[[ DATA RECORDS open ]]
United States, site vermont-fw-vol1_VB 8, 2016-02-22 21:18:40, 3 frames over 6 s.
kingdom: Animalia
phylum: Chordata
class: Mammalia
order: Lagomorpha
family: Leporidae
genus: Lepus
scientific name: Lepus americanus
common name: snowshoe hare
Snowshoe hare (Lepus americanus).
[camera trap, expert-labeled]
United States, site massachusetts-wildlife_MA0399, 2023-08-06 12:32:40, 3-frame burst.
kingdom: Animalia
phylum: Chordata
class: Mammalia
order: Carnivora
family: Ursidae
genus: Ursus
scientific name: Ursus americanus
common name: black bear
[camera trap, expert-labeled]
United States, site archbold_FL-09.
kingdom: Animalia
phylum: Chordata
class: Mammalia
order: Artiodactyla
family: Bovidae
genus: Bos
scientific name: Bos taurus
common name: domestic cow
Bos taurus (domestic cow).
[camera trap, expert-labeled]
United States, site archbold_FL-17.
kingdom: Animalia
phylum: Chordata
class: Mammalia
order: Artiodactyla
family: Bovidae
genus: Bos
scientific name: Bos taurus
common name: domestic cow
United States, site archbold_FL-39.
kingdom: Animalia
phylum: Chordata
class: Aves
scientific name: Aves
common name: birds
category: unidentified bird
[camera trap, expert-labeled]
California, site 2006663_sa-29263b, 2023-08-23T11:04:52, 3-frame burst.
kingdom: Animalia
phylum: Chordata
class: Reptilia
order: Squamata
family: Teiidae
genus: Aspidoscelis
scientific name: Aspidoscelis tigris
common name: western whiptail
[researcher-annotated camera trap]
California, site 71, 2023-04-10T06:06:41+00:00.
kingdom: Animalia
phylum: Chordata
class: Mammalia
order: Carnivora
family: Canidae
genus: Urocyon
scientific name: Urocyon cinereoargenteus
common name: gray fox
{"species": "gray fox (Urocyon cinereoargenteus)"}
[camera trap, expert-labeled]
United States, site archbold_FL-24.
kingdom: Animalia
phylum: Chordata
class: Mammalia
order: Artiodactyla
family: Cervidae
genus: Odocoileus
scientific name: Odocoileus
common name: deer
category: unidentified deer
[[ DATA RECORDS closed ]]
▶ EXERCISE PROMPT: In full and without error, restate the data.

▶ WRITTEN ANSWER:
United States, site vermont-fw-vol1_VB 8, 2016-02-22 21:18:40, 3 frames over 6 s.
kingdom: Animalia
phylum: Chordata
class: Mammalia
order: Lagomorpha
family: Leporidae
genus: Lepus
scientific name: Lepus americanus
common name: snowshoe hare
Snowshoe hare (Lepus americanus).
[camera trap, expert-labeled]
United States, site massachusetts-wildlife_MA0399, 2023-08-06 12:32:40, 3-frame burst.
kingdom: Animalia
phylum: Chordata
class: Mammalia
order: Carnivora
family: Ursidae
genus: Ursus
scientific name: Ursus americanus
common name: black bear
[camera trap, expert-labeled]
United States, site archbold_FL-09.
kingdom: Animalia
phylum: Chordata
class: Mammalia
order: Artiodactyla
family: Bovidae
genus: Bos
scientific name: Bos taurus
common name: domestic cow
Bos taurus (domestic cow).
[camera trap, expert-labeled]
United States, site archbold_FL-17.
kingdom: Animalia
phylum: Chordata
class: Mammalia
order: Artiodactyla
family: Bovidae
genus: Bos
scientific name: Bos taurus
common name: domestic cow
United States, site archbold_FL-39.
kingdom: Animalia
phylum: Chordata
class: Aves
scientific name: Aves
common name: birds
category: unidentified bird
[camera trap, expert-labeled]
California, site 2006663_sa-29263b, 2023-08-23T11:04:52, 3-frame burst.
kingdom: Animalia
phylum: Chordata
class: Reptilia
order: Squamata
family: Teiidae
genus: Aspidoscelis
scientific name: Aspidoscelis tigris
common name: western whiptail
[researcher-annotated camera trap]
California, site 71, 2023-04-10T06:06:41+00:00.
kingdom: Animalia
phylum: Chordata
class: Mammalia
order: Carnivora
family: Canidae
genus: Urocyon
scientific name: Urocyon cinereoargenteus
common name: gray fox
{"species": "gray fox (Urocyon cinereoargenteus)"}
[camera trap, expert-labeled]
United States, site archbold_FL-24.
kingdom: Animalia
phylum: Chordata
class: Mammalia
order: Artiodactyla
family: Cervidae
genus: Odocoileus
scientific name: Odocoileus
common name: deer
category: unidentified deer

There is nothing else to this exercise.